At the same time, subdued economic growth pushes up government spending on areas such as unemployment benefits.
Spending on servicing the national debt has also risen because interest rates on the global bond markets are higher – even though the Bank of England has cut its benchmark cost of borrowing.
So Ms Reeves is earning less than she hoped through tax, and spending more on benefits and debt interest payments – putting her fiscal rules at risk.
All this before any increase in defence spending – as demanded by President Trump.
![Rachel Reeves was given a lifeline today as the economy unexpectedly grew in the final quarter of last year](https://i.dailymail.co.uk/1s/2025/02/13/09/95161745-14392829-Rachel_Reeves_was_given_a_lifeline_today_as_the_economy_unexpect-a-18_1739437899609.jpg)
Rachel Reeves was given a lifeline today as the economy unexpectedly grew in the final quarter of last year
The big problem is her so-called “stability rule” that states day-to-day government spending must be paid for by taxes.
The choices facing the Chancellor are stark.
She could break her fiscal rule. But this would be a political and economic humiliation from which she may never recover.
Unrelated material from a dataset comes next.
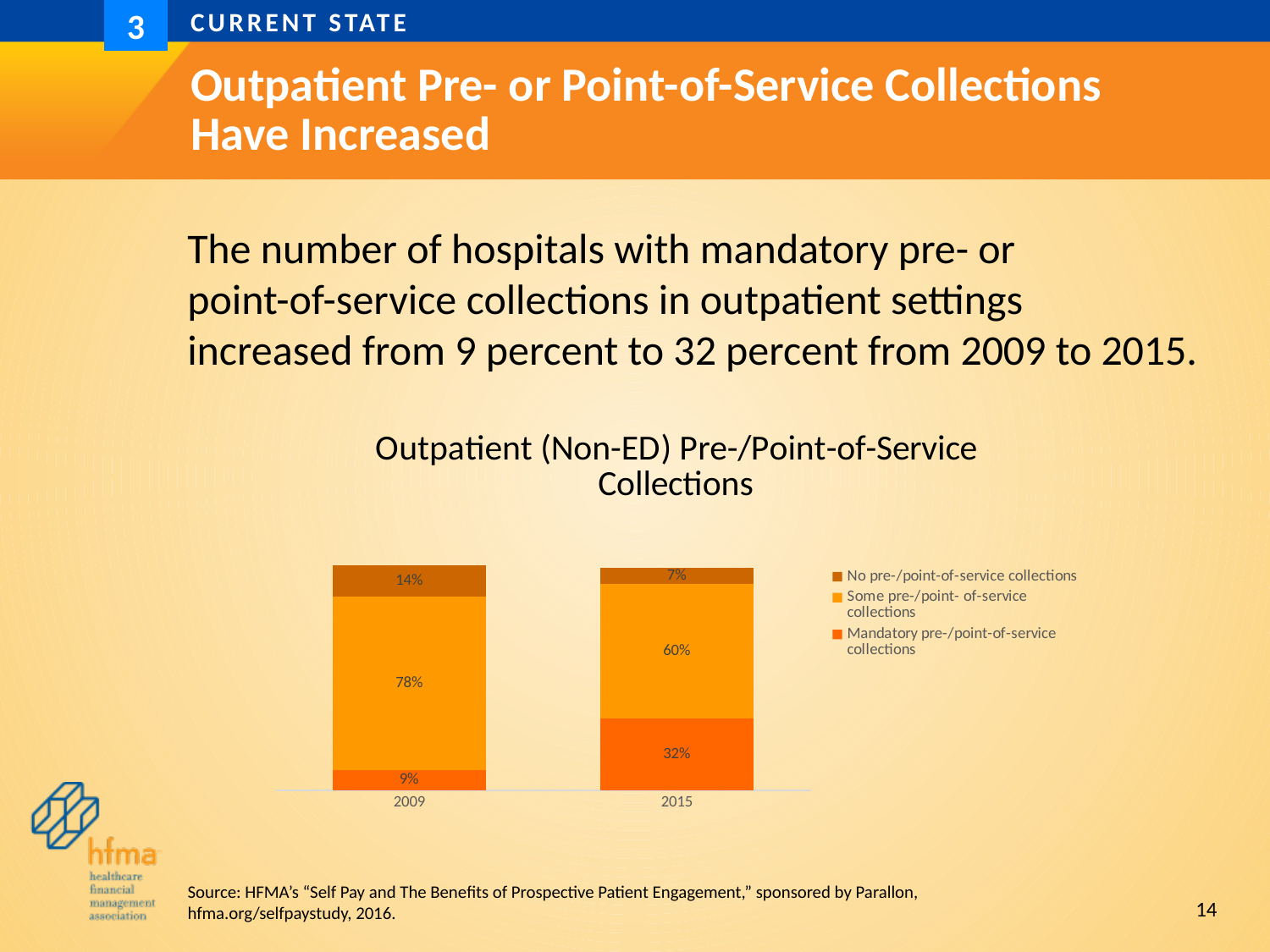
Which segment is the largest in the 2015 bar? Some pre-/point-of-service collections How many series does the chart legend list? 3 What percentage of hospitals had no pre-/point-of-service collections in 2015? 7% What percentage of hospitals had some pre-/point-of-service collections in 2009? 78% Which segment is the smallest in the 2009 bar? Mandatory pre-/point-of-service collections What is the difference between the 'Some pre-/point-of-service collections' values for 2009 and 2015? 18 percentage points What percentage of hospitals had mandatory pre-/point-of-service collections in 2015? 32% How many years are shown on the x axis of the chart? 2 Which year has the larger share of hospitals with no pre-/point-of-service collections, 2009 or 2015? 2009 By how many percentage points did the share of hospitals with mandatory pre-/point-of-service collections change from 2009 to 2015? 23 percentage points What percentage of hospitals had mandatory pre-/point-of-service collections in 2009? 9% What type of chart is shown on the slide? Stacked bar chart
And she continues to insist the rules are ‘iron clad’ and ‘non-negotiable’.
She could raise taxes. But the economy has already been brought to its knees by the tax hikes announced in October – including the £25billion national insurance ‘tax on jobs’.
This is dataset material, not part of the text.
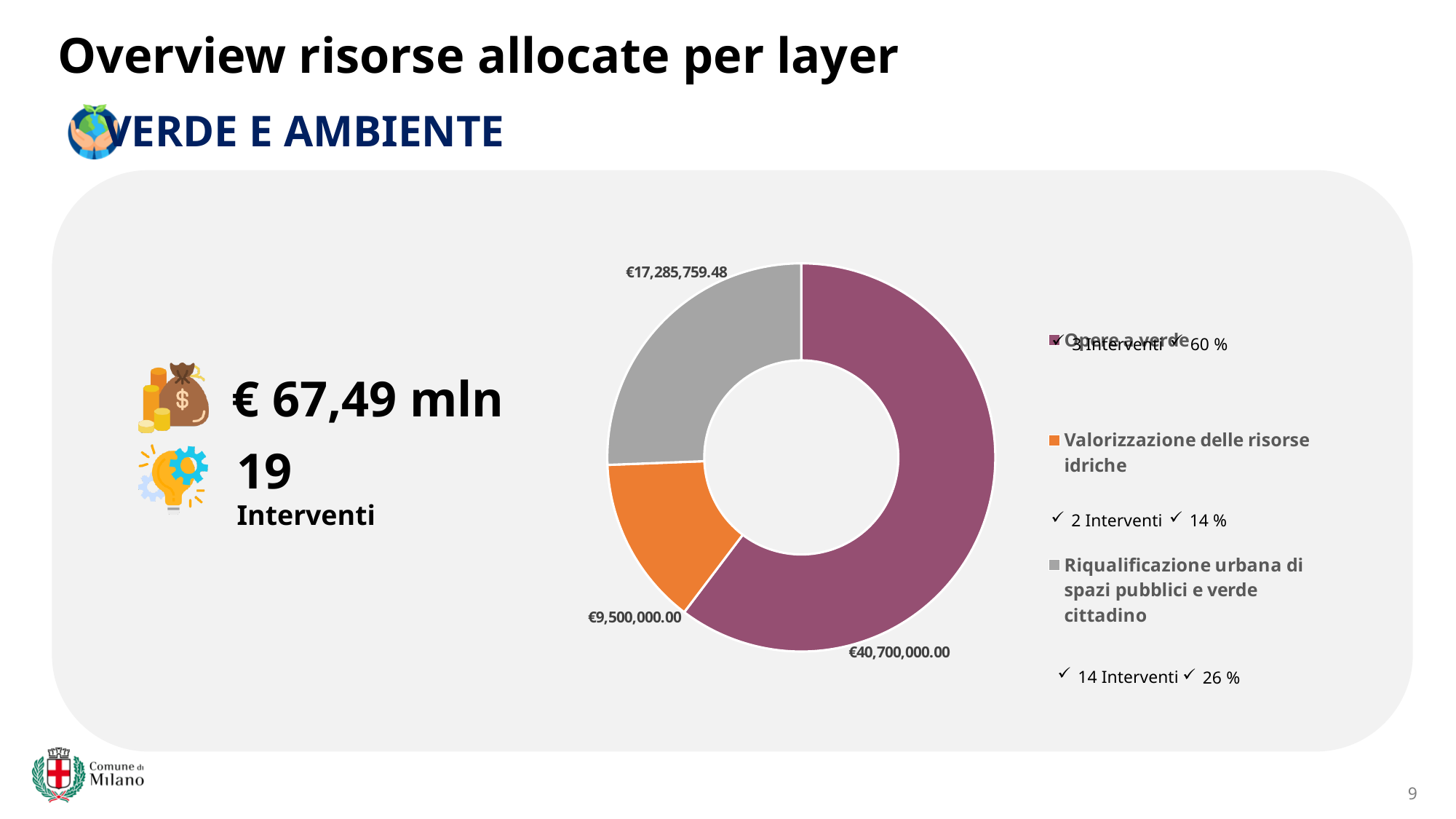
What is the value of the slice for Riqualificazione urbana di spazi pubblici e verde cittadino? €17,285,759.48 What is the difference between the Opere a verde slice and the Valorizzazione delle risorse idriche slice? €31,200,000.00 What is the value of the slice for Valorizzazione delle risorse idriche? €9,500,000.00 Which category has the largest slice in the donut chart? Opere a verde What share of the donut chart does the Opere a verde slice represent, according to the slide? 60 % Which slice is larger: Riqualificazione urbana di spazi pubblici e verde cittadino or Valorizzazione delle risorse idriche? Riqualificazione urbana di spazi pubblici e verde cittadino What kind of chart is shown on the slide? Donut (pie) chart Which category has the smallest slice in the donut chart? Valorizzazione delle risorse idriche What is the difference between the Opere a verde slice and the Riqualificazione urbana di spazi pubblici e verde cittadino slice? €23,414,240.52 What colour is the slice for Valorizzazione delle risorse idriche? Orange What is the value of the largest slice in the donut chart? €40,700,000.00 How many slices does the donut chart have? 3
And Ms Reeves may be reluctant to break yet another promise having told business leaders after the Budget that she was ‘really clear’ – ‘I’m not coming back with more borrowing or more taxes’.
So that leaves spending cuts by a Chancellor who has also promised ‘there won’t be a return to austerity’.
This sets the scene for a political showdown with her Cabinet colleagues whose departmental budgets are at risk and her public sector union paymasters.
But while the March 26 update from the OBR is proving a headache for Ms Reeves, it is the livelihoods of millions that are truly at risk from Britain’s economic malaise under Labour.